Prior work formalizes these threats as an environment‑interference paradigm and shows that multimodal agents drift toward the pop‑up, producing erroneous action sequences. Existing defenses follow two routes: (1) retraining with negative examples of pop‑up deception, which is costly; (2) prompting the model to ignore pop‑ups, which fails when the pop‑up text is semantically aligned with the task.

The authors propose a third, “engineered‑mechanism” approach that requires no model‑structure changes, no extra inference steps, and no retraining. They introduce LaSM (Layer‑wise Scaling Mechanism), which scales the weights of a few layers once before inference, realigning attention toward task‑relevant regions.

LaSM works by multiplying the attention and MLP projection matrices of selected layers by a coefficient α, modestly amplifying their representations. To identify which layers matter, the paper visualizes layer‑wise attention heatmaps using a training‑independent method. Shallow layers scan layout, middle layers form semantic correspondences, and deep layers focus on candidate buttons that drive the final action.

Two target regions are fixed: the <icon-cross> for closing the pop‑up and the <button-confirm> that the attacker wants the agent to press.

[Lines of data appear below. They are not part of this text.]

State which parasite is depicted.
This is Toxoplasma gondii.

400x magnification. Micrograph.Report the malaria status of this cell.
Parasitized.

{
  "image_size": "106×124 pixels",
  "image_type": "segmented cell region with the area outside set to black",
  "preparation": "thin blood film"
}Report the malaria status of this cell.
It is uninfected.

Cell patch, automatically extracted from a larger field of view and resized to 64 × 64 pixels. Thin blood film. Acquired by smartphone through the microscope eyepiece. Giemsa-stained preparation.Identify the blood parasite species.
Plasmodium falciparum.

For each layer, a local patch around the target pixel is extracted, flattened, and compared across samples using cosine similarity. The similarity trajectories of correct versus incorrect samples diverge in middle layers, revealing a “security‑critical layer” range.

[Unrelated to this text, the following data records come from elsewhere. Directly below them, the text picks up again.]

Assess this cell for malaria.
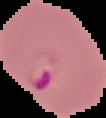
Parasitized.

Image is 106×118 pixels. Segmented cell region on a black background. From a thin blood film.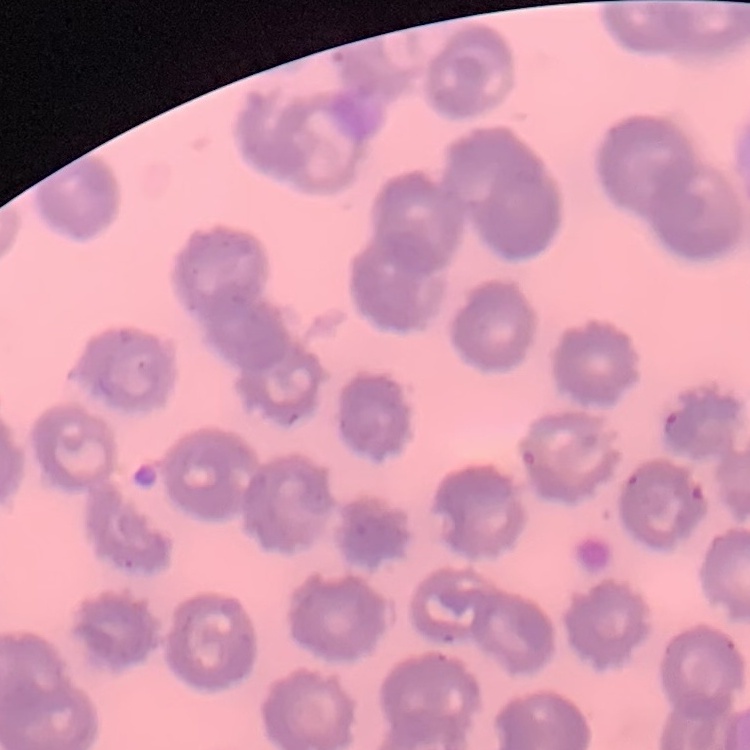
The erythrocytes show no rouleaux formation. Thin blood film. One tile cut from a larger photomicrograph. Stained with either Field's or Giemsa.Give the position of every leukocyte visible.
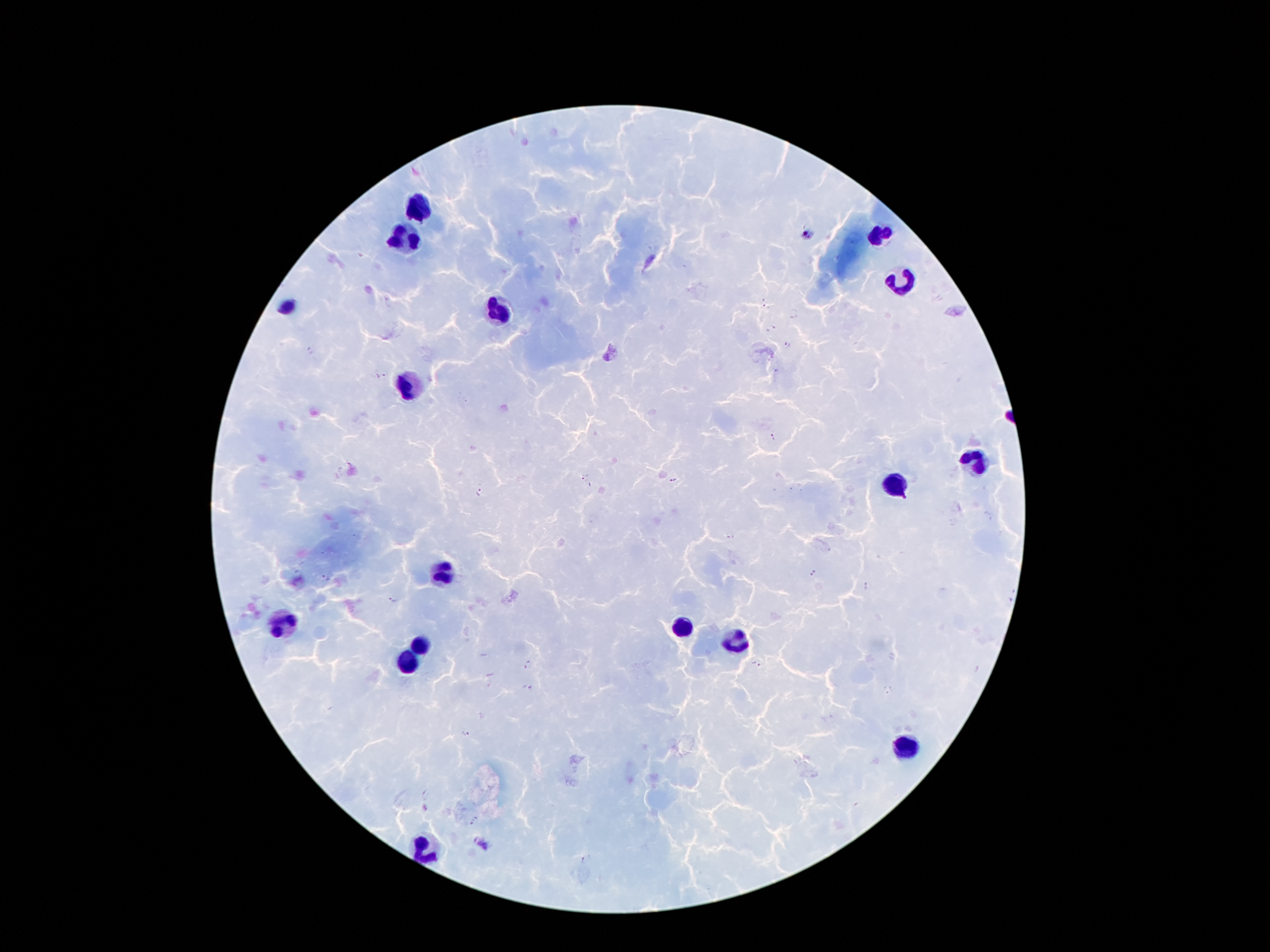
Approximate centers as [x, y] in pixels.
Leukocytes: [420, 211], [880, 234], [407, 238], [901, 280], [286, 307], [498, 309], [409, 385], [974, 465], [895, 483], [441, 572], [277, 624], [678, 628], [737, 641], [420, 645], [407, 666], [907, 748], [422, 851].

Summary:
  - Malaria parasite locations: [808, 235], [766, 307], [772, 328], [788, 343], [311, 350], [381, 376], [773, 438], [584, 478], [674, 480], [481, 492], [731, 537], [815, 573], [326, 579], [868, 587], [395, 600], [1010, 600], [529, 664], [755, 666], [528, 688], [887, 689], [467, 732], [475, 821], [481, 844], [585, 859]
  - Capture: smartphone through the microscope eyepiece
  - Patient malaria status: positive for Plasmodium falciparum
  - Stain: Giemsa
  - Preparation: thick blood smear
  - Magnification: 100x
  - Image size: 1270×952 pixels
  - Field of view: single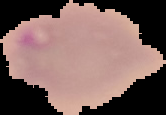

From a thin blood film. Malaria status: parasitized. The area outside the segmented cell region is set to black. Image is 166×115 pixels.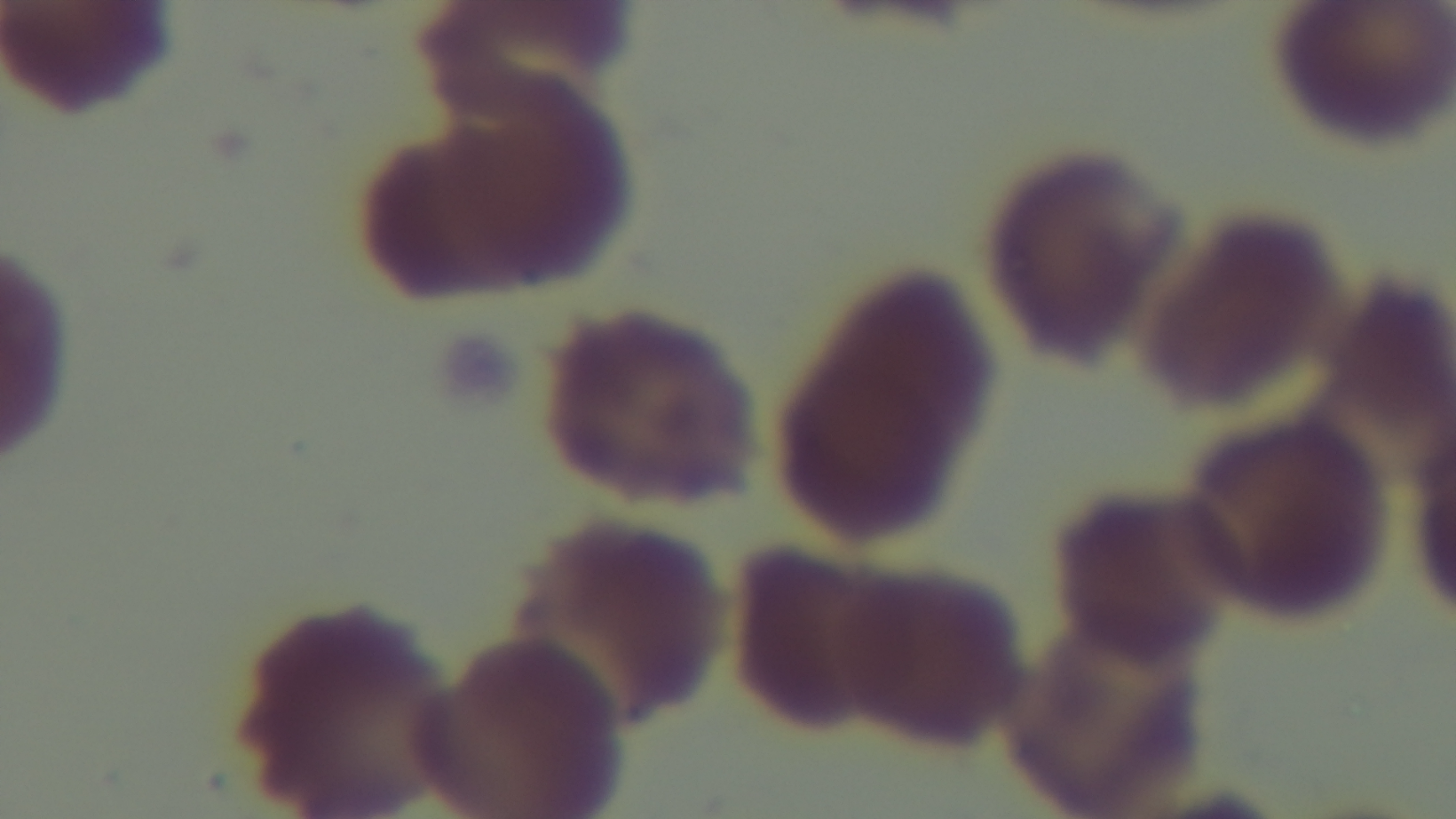
Preparation: thin. Captured with a mounted 4K digital camera. Malaria status: uninfected. Giemsa-stained. Light microscopy. One field from the slide. 100x oil-immersion objective.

Naïvely scaling all deep layers harms performance, so LaSM performs a layer‑range narrowing search: starting from full‑model scaling, it observes accuracy trends while shrinking the interval, ultimately selecting a middle‑semantic band that improves correct outputs without destabilizing higher‑level aggregation.

The scaling rule is applied as a simple Transformer residual update: for layer l, both the attention sub‑layer output and the MLP sub‑layer output are multiplied by α before proceeding. The scaling is performed on the weight matrices of the four attention projections and the two MLP matrices, not on activations, making LaSM a one‑time weight patch rather than a dynamic inference modification.

Experiments on 12 pop‑up variants (2,400 perturbed screenshots) evaluate defense success rate (DSR). LaSM consistently raises DSR across baselines. For Qwen2‑VL‑7B, baseline DSR under overlay attacks rises from 18.9 % to 66.4 % with LaSM; under inductive attacks, from 14.8 % to 68.3 %. Combining LaSM with chain‑of‑thought prompts approaches 100 % DSR. Similar gains appear for LLaVA‑v1.6‑Vicuna‑13B.

Further analysis defines AttnMean(l) as the average attention intensity on target regions per layer. Scaling the identified critical layer band raises attention on the <icon-cross> and suppresses drift toward the malicious <button-confirm>. Ablation studies show that scaling both attention and MLP weights jointly is essential: scaling only one yields DSR near zero.

α sensitivity experiments (α∈[0.9,1.3]) reveal an optimal range near 1; larger α degrades performance and can produce nonsensical outputs. Real‑world evaluation on an AndroidControl suite inserts synthetic pop‑ups into 224 episodes, yielding 911 images covering normal and attack states. LaSM improves task success rate with minimal impact on normal capability: on OS‑Atlas‑7B‑Pro, Type accuracy drops slightly (97.26 %→94.4 %), Grounding stays stable, while TSR rises from 18.75 % to 30.36 % (≈62 % relative gain).

Failure case analysis shows two edge scenarios: (1) when the screen is otherwise empty, the pop‑up becomes the sole visual anchor and dominates attention; (2) during text input, the model’s TYPE mode focuses on the keyboard layout, ignoring newly appearing pop‑ups. These observations align with recent studies on GUI agent memory shortcuts.

In summary, LaSM does not rely on stronger prompts or additional training data; instead, it exploits the layer‑wise attention drift pattern of GUI agents under pop‑up attacks, identifies a security‑critical layer interval, and applies a lightweight, deployment‑time weight‑scaling patch that pulls attention back to task‑relevant regions, markedly improving robustness in realistic mobile scenarios.